Placing of poppy wreaths on bonfire condemned

The placing of poppy wreaths on a nationalist bonfire in Londonderry has been condemned.

Traditional August bonfires were lit in nationalist areas across Derry over the weekend.

The wreaths were placed on a fire built in Curryneirin on the Waterside of the city. The incident comes after wreaths were recently stolen from a nearby war memorial.

The Derry pyres are lit to mark the Catholic Feast of the Assumption.

Several of the fires continue to be a source of controversy within the city, with young bonfire builders criticised for anti-social behaviour and burning items and symbols associated with the unionist tradition.

On one of the biggest fires, in the Bogside, a picture of the Queen was attached to the structure before it was torched on Saturday night.

Union flags, Northern Ireland flags and a US and Israeli flag were also placed on the stacks of wooden pallets, as were flags of the Parachute Regiment – the regiment whose soldiers were responsible for the Bloody Sunday shootings in the city in 1972.

The placement of the poppy wreaths on the Curryneirin bonfire was condemned by DUP and Sinn Fein MLAs.

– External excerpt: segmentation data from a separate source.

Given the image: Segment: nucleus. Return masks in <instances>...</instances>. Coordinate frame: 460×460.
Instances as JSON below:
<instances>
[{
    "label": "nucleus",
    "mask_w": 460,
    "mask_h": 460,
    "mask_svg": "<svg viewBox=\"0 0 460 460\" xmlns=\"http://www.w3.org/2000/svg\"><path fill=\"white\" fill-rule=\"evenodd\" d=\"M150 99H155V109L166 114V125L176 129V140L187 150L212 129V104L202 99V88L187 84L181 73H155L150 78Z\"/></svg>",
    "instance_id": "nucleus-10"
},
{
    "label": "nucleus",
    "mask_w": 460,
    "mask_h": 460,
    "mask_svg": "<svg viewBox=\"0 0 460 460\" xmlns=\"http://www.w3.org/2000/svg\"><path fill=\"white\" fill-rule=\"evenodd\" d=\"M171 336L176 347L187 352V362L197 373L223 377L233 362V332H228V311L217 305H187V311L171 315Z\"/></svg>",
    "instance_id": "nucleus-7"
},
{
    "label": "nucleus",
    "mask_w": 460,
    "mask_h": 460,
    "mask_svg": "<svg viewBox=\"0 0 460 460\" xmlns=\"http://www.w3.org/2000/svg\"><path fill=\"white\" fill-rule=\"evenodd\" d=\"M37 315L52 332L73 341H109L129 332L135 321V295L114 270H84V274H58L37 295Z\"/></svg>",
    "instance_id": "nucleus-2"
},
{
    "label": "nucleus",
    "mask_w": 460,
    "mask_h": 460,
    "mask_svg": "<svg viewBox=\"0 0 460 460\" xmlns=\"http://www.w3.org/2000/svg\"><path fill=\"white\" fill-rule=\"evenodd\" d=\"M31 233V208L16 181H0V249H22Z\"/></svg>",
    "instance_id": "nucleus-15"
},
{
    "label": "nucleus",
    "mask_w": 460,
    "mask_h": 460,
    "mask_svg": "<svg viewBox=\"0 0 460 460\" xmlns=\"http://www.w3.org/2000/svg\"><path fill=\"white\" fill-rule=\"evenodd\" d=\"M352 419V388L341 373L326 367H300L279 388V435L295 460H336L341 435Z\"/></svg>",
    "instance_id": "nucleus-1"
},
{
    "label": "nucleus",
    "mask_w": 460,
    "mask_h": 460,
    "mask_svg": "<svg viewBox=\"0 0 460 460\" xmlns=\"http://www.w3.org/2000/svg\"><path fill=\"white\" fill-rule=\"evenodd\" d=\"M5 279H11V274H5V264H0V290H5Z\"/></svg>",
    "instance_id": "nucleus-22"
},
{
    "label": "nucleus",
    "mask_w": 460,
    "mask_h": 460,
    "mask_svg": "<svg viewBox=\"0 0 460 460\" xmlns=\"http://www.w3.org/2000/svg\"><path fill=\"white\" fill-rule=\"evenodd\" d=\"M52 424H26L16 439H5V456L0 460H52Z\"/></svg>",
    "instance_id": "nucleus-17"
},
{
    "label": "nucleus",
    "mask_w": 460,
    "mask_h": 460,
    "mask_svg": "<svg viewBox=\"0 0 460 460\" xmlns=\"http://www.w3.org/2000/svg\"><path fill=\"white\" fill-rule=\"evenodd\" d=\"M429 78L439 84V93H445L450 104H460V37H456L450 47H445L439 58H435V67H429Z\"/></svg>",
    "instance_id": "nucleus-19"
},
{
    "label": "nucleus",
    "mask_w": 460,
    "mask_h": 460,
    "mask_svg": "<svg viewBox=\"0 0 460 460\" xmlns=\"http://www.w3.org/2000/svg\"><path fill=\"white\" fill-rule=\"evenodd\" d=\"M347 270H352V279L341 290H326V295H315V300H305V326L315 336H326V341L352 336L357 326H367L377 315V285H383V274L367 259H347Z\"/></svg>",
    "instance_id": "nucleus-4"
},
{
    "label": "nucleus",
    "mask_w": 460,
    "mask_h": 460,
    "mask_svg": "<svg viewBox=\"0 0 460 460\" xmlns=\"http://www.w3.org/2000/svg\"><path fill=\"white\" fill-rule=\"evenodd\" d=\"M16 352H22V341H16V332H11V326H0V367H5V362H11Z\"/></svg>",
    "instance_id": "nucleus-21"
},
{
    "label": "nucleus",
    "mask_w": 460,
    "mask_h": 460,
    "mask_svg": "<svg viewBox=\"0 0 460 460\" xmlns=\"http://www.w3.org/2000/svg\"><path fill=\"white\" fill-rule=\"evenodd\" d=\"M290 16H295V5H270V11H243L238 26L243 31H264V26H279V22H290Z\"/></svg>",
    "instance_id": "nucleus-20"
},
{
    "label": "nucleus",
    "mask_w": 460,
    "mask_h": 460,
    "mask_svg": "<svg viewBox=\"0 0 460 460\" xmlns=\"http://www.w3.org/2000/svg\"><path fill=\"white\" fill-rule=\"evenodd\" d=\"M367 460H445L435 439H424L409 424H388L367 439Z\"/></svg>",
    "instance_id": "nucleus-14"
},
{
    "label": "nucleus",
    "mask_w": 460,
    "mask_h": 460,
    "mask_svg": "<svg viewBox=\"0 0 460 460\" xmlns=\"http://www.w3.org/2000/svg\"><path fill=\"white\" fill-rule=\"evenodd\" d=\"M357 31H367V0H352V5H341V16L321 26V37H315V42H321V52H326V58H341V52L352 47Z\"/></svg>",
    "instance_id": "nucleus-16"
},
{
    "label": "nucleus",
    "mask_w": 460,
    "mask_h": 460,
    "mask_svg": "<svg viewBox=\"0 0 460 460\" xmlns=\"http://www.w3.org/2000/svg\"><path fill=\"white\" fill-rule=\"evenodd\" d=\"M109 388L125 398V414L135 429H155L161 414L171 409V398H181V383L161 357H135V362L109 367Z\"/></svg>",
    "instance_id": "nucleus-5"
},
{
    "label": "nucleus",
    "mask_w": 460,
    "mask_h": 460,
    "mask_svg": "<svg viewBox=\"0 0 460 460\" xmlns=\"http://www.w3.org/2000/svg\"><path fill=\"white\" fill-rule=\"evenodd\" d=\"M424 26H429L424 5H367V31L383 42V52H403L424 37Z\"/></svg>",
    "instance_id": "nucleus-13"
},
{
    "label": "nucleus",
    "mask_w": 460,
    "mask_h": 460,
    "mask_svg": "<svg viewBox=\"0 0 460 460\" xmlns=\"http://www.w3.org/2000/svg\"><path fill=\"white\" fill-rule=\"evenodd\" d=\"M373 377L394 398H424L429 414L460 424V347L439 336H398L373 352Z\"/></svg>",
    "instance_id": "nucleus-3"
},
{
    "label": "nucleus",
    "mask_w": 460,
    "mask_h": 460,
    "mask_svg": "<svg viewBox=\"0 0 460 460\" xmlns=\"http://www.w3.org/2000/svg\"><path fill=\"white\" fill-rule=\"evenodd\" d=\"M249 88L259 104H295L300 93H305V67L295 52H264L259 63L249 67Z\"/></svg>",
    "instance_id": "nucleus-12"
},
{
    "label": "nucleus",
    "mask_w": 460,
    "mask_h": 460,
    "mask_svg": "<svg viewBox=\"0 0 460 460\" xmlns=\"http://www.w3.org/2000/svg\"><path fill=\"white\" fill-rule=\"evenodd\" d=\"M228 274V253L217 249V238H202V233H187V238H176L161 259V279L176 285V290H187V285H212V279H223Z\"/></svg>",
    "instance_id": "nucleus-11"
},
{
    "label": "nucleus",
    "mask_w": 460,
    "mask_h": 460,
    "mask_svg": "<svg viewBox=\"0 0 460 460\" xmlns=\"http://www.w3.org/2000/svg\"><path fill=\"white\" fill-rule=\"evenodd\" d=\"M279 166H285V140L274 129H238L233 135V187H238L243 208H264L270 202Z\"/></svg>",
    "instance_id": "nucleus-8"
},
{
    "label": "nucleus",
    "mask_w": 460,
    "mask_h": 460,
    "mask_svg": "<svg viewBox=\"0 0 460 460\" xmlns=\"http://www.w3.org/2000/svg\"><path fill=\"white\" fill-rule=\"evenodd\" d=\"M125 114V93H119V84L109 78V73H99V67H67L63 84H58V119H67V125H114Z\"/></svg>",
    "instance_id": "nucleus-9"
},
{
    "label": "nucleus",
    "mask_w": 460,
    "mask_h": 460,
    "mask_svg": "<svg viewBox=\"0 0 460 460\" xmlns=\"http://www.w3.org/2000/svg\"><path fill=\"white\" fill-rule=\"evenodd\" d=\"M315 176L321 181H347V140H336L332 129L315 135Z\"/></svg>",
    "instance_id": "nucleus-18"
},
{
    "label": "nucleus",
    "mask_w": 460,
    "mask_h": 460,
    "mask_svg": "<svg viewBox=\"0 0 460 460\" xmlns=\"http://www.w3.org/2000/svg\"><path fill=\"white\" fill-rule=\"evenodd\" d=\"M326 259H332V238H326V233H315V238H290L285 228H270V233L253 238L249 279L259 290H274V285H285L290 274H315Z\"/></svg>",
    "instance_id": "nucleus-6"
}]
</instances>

Ahead of the fire, DUP representative Gary Middleton tweeted: "This is disgraceful and utterly insulting to the war dead. There needs to be leadership shown in this community. Poppy wreaths were stolen from the war memorial in Londonderry recently. Those who place wreaths on bonfires clearly have a warped mindset."

On Sunday morning, Sinn Fein's Martina Anderson said: "The appearance of poppy wreaths on a bonfire in Curryneirin was wrong and must be condemned.

"Everyone has a right to remember their dead in a respectful and dignified manner and the theft and desecration of these wreaths goes totally against that."

Bonfire in the Bogside
Bonfire in the Bogside

Ahead of the fires, organisers had been urged to comply with coronavirus regulations that limit the size of outdoor gatherings to 30 people.

In the Bogside, a significantly larger number gathered to watch as it was lit late on Saturday night.

The fires were ignited just over a month after loyalist bonfires were lit across Northern Ireland to usher in the main date of the Protestant loyal order calendar, the Twelfth of July.

Many loyalist bonfire builders face similar criticism on an annual basis, with nationalist items and symbols regularly burned on the Eleventh Night.